Dictionnaire de l'Histoire de France 2005Éd. 2005
G

Gide (André) (suite)

Déjà engagé dans le combat anticolonial avec son Voyage au Congo (1927) et son Retour du Tchad (1928), Gide devient dans les années trente un célèbre compagnon de route du Parti communiste, honorant de sa présence le comité Amsterdam-Pleyel (1933) ou le Comité de vigilance des intellectuels antifascistes (1934). Pourtant, fin 1936, il publie, malgré de nombreuses injonctions au silence, une plaquette, vendue à 146 000 exemplaires, qui provoque de violentes polémiques. Son Retour de l'URSS exprime un fort désappointement face à la réalité de la Russie stalinienne, l'effondrement d'un espoir immense, déraisonnable : « Qui dira ce que l'URSS a été pour nous ? Plus qu'une patrie d'élection : un exemple, un guide. »

À la différence de Malraux, l'antistalinisme fut chez lui plus fort que l'antifascisme, et l'exigence de la vérité, plus impérative qu'une prétendue efficacité politique.

L'œuvre de sa vie, consacrée par le prix Nobel en 1947, fut peut-être son Journal, fidèlement tenu depuis 1889, prolifique témoignage d'une existence déchirée entre l'élan vital de l'être, la règle morale et les tabous sociaux, mais avant tout vouée à la passion artistique.

DONNÉES FOURNIES ->
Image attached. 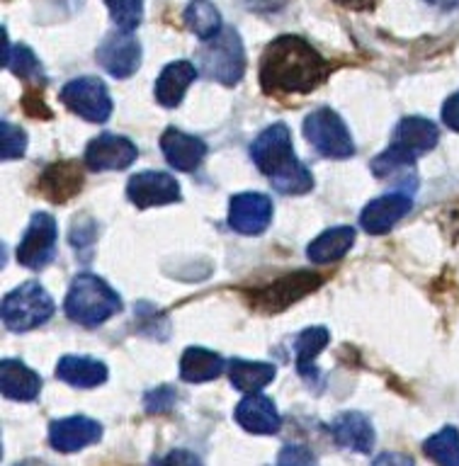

CONSIGNE A ->
Répondez à ces questions sur la notice consacrée à André Gide :
(i) En quelle année Gide publie-t-il son Retour du Tchad ?
(ii) À combien d'exemplaires la plaquette publiée fin 1936 s'est-elle vendue ?
(iii) Depuis quelle année Gide tient-il son Journal ?
CONSIGNE B ->
Extrayez sans modification, dans la notice consacrée à André Gide, le passage qui va de « À la différence » jusqu'à « prétendue efficacité politique. ».

RÉSULTAT A ->
(i) Gide publie son Retour du Tchad en 1928.
(ii) La plaquette publiée fin 1936 s'est vendue à 146 000 exemplaires.
(iii) Gide tient son Journal depuis 1889.

RÉSULTAT B ->
À la différence de Malraux, l'antistalinisme fut chez lui plus fort que l'antifascisme, et l'exigence de la vérité, plus impérative qu'une prétendue efficacité politique.